#### Texto:
____
Examinar a gênese do
pensamento totalitário e as razões que o levaram a encantar multidões
foi o que motivou a XIII Semana de Filosofia, realizada em 2010 na
Universidade Federal de São João del Rei (UFSJ), em Minas Gerais. São os
12 estudos apresentados durante esse seminário que estão reunidos em
Poder e Moralidade: o totalitarismo e outras experiências antiliberais
na modernidade (São Paulo, Annablume/UFSJ, 2012), com apresentação e
organização do filósofo e psicólogo José Maurício de Carvalho, professor
titular de Filosofia Contemporânea do Departamento de Filosofia da UFSJ,
doutor em Filosofia pela Universidade Gama Filho, do Rio de Janeiro.
____
#### Dados armazenados:

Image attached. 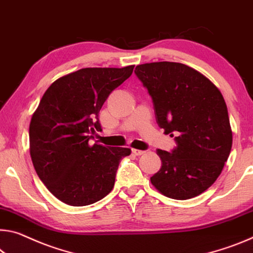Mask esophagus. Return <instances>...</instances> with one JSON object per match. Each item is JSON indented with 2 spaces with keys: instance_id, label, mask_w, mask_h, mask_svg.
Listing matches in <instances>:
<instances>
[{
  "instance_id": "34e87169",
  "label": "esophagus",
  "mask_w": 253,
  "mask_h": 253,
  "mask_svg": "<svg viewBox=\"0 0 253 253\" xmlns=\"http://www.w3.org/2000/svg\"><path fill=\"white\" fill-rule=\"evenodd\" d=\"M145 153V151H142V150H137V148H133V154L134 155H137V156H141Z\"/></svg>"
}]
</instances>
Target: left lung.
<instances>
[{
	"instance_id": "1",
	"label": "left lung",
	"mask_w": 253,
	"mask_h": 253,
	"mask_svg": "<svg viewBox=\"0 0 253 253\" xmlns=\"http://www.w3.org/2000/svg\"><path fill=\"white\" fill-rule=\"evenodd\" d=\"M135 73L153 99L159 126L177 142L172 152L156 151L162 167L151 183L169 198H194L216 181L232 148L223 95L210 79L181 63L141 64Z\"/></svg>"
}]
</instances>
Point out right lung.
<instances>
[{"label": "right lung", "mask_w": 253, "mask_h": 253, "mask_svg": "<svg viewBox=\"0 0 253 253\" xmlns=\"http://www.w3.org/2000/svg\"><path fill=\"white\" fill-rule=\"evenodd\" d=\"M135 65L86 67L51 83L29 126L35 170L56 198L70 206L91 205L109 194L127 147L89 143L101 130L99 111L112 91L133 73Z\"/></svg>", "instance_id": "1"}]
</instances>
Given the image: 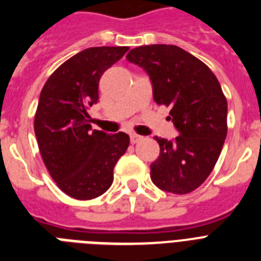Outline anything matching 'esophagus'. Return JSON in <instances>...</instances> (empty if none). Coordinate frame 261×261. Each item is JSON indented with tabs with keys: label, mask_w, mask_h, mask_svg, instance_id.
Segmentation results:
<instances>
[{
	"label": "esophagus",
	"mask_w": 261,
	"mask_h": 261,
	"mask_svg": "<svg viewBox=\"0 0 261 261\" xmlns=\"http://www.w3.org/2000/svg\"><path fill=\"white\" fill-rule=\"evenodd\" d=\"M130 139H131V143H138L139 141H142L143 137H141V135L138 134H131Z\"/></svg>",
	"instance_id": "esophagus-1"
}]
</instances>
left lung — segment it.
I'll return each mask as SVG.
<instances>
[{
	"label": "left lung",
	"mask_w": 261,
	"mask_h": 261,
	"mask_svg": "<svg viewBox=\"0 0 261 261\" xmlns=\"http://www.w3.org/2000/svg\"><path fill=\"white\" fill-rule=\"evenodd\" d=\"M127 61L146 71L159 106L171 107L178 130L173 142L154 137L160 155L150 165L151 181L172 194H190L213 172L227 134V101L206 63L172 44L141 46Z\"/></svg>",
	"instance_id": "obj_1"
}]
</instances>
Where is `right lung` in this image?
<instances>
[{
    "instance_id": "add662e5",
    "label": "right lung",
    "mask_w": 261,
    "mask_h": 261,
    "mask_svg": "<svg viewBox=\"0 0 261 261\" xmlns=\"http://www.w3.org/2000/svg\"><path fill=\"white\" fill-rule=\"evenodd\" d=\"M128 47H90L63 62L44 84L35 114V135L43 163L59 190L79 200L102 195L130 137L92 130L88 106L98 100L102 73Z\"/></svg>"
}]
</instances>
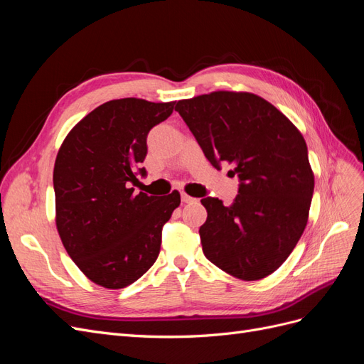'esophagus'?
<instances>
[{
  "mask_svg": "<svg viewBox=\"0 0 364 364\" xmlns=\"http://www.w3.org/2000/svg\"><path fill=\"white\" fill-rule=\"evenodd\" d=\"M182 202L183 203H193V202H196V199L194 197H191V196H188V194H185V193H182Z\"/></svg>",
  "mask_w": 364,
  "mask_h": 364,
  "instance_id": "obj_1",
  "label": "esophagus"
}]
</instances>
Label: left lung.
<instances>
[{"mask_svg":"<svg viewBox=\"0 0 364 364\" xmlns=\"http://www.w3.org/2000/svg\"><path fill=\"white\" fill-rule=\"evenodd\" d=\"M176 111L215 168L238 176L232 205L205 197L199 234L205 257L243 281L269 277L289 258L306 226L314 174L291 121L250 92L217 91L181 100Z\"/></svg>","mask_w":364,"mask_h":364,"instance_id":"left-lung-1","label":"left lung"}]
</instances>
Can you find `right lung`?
____
#### Tarefas propostas:
1. De acordo com o texto, o que motivou a realização da XIII Semana de Filosofia? Responda em até três frases.
2. Responda com base no texto:
(a) Em que ano a XIII Semana de Filosofia foi realizada?
(b) Quantos estudos estão reunidos no livro?
(c) Por qual universidade o organizador do livro é doutor em Filosofia?
3. As afirmações abaixo estão de acordo com o texto? Responda sim ou não a cada uma e cite as palavras do texto que decidem a resposta.
(a) O seminário aconteceu em Minas Gerais.
(b) O livro foi publicado em 2010.
(c) José Maurício de Carvalho leciona Filosofia Contemporânea na UFSJ.

#### Respostas apresentadas:
1. A XIII Semana de Filosofia foi motivada pelo propósito de examinar a gênese do pensamento totalitário. Também buscava entender as razões que levaram esse pensamento a encantar multidões.

2.
(a) Em 2010.
(b) Doze estudos.
(c) Pela Universidade Gama Filho, do Rio de Janeiro.

3.
(a) Sim: "Universidade Federal de São João del Rei (UFSJ), em Minas Gerais".
(b) Não: "(São Paulo, Annablume/UFSJ, 2012)".
(c) Sim: "professor titular de Filosofia Contemporânea do Departamento de Filosofia da UFSJ".